--- Exercise instructions ---
All lines in the material with the string "sponge" should be listed.

--- Source information ---
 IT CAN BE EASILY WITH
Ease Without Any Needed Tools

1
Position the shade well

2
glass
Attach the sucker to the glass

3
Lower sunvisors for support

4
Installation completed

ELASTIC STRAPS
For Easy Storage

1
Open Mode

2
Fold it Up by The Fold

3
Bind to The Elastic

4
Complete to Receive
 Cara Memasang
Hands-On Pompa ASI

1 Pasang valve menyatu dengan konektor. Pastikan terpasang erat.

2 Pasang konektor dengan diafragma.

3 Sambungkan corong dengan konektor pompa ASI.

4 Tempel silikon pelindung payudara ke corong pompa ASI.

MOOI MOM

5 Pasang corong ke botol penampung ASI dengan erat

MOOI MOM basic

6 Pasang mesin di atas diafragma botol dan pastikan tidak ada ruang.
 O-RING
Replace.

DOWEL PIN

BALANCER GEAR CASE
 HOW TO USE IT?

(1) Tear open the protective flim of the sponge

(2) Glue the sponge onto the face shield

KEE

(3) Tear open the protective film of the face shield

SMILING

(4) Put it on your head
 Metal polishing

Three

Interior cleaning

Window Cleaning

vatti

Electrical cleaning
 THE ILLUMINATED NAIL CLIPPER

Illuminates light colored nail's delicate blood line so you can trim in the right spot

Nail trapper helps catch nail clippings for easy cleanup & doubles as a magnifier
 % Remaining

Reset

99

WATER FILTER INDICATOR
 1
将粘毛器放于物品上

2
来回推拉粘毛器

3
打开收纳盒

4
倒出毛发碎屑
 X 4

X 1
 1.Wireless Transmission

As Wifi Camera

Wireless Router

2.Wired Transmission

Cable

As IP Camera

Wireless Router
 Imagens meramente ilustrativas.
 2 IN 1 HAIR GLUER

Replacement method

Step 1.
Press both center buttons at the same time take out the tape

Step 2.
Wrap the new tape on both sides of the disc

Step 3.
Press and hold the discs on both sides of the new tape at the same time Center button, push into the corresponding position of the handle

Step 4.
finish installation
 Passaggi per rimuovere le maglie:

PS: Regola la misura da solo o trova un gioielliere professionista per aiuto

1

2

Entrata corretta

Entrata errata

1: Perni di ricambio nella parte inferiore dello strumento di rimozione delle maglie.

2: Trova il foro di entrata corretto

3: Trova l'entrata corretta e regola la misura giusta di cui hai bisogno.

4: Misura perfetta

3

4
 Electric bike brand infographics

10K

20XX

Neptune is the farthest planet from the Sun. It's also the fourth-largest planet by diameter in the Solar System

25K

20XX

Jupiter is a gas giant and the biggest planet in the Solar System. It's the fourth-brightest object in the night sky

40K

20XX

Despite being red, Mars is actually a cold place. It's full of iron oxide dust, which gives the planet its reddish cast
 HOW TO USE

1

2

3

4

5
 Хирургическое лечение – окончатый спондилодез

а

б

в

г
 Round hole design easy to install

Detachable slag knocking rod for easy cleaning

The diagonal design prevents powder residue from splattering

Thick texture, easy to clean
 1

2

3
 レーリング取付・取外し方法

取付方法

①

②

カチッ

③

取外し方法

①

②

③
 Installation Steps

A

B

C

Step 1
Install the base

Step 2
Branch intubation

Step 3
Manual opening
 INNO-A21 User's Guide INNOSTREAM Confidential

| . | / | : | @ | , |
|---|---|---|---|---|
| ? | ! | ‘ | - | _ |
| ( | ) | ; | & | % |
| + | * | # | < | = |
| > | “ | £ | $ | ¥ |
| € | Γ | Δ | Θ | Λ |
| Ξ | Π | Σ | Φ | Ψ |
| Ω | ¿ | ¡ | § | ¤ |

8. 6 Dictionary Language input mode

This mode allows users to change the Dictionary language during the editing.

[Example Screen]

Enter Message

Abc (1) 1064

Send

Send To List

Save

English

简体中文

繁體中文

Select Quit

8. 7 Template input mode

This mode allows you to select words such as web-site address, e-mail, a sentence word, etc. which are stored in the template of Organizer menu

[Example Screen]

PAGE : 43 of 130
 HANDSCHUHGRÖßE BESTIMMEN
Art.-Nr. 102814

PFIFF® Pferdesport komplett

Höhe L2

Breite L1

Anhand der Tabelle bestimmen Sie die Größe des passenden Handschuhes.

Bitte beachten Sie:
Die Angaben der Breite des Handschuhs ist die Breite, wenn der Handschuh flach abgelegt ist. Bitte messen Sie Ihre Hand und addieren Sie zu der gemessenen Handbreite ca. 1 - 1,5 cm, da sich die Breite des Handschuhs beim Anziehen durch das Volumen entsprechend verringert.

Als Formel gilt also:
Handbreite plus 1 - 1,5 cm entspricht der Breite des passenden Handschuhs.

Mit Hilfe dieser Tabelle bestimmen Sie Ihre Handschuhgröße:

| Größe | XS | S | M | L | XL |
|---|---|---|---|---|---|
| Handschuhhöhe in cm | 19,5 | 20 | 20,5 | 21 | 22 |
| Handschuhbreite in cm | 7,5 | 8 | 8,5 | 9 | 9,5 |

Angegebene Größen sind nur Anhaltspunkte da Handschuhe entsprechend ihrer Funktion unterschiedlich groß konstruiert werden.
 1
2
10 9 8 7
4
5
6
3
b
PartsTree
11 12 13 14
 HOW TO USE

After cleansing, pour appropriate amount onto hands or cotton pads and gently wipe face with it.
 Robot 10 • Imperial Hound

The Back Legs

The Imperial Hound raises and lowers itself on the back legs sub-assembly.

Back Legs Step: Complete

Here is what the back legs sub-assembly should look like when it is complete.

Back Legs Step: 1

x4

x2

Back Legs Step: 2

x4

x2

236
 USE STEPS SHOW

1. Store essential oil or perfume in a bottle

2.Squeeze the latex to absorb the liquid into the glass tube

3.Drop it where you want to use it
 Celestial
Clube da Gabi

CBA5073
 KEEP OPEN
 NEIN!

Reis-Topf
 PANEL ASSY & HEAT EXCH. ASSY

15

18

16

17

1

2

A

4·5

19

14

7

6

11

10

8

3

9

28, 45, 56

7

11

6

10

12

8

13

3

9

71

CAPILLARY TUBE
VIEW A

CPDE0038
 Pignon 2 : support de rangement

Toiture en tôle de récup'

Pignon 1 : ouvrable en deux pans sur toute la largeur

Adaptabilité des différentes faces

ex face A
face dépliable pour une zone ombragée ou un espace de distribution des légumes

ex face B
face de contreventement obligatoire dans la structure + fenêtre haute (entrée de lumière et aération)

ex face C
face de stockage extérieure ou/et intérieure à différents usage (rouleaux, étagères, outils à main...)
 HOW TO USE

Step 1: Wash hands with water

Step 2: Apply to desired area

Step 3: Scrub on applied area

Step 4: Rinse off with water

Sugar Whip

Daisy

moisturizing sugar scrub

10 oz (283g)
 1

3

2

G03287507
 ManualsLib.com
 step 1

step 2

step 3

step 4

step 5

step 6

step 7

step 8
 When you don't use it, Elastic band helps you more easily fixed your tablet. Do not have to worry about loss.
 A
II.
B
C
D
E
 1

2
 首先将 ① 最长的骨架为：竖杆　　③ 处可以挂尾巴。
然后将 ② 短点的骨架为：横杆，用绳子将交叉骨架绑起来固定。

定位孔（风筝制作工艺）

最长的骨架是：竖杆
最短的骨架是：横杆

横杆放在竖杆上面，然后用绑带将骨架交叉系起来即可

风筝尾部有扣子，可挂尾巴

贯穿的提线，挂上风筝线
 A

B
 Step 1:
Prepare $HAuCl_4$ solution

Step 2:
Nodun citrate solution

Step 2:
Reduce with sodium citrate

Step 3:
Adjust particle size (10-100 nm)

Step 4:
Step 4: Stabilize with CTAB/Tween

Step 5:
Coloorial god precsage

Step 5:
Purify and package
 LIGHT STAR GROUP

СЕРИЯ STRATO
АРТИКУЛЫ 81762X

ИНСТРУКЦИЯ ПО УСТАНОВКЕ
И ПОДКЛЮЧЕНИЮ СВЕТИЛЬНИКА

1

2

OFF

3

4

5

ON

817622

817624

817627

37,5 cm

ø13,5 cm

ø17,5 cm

--- Exercise solution ---
(1) Tear open the protective flim of the sponge
(2) Glue the sponge onto the face shield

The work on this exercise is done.